A second active research direction is whether AdamW is actually the right inductive bias for transformer training. Lion, Sophia, Muon, and Shampoo all challenge the assumption that diagonal preconditioning by the second-moment estimate is the best per-parameter scaling. Each of these methods has demonstrated meaningful gains in particular regimes, and the question of whether one of them will displace AdamW as the default for frontier training is open. So far, the inertia of the deep learning ecosystem (with mature implementations, well-understood failure modes, and decades of accumulated practitioner intuition) has kept AdamW dominant even when newer methods report better numbers on benchmarks.

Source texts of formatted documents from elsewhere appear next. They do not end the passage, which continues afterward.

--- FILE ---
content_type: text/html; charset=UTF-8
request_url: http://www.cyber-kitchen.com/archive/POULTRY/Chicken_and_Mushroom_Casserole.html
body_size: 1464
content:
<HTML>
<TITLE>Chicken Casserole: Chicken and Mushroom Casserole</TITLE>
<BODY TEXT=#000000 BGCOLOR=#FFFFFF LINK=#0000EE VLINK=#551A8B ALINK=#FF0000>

A third question is whether the bias correction terms in AdamW are actually useful, harmful, or neutral for very long training runs. The bias correction was originally motivated by the observation that the moment estimates start at zero and slowly warm up, but for training runs that span hundreds of thousands or millions of steps, the bias-correction multiplier is essentially one for almost all of training and only matters in the first few hundred steps. Some recent variants such as NAdam and Yogi modify the bias correction or replace the second-moment update entirely, with mixed empirical results.
Finally, there is interest in the theoretical foundations of AdamW. The convergence proofs available for vanilla Adam do not transfer cleanly to AdamW, and the role of weight decay in nonconvex stochastic optimization is still poorly understood. Recent work has connected weight decay to implicit regularization toward flat minima, to a form of equivariance to network parameterization, and to the spectral properties of the weight matrices. None of these analyses fully explain why AdamW works as well as it does on transformers, and a satisfying theoretical account of decoupled weight decay in the modern training regime remains an open problem.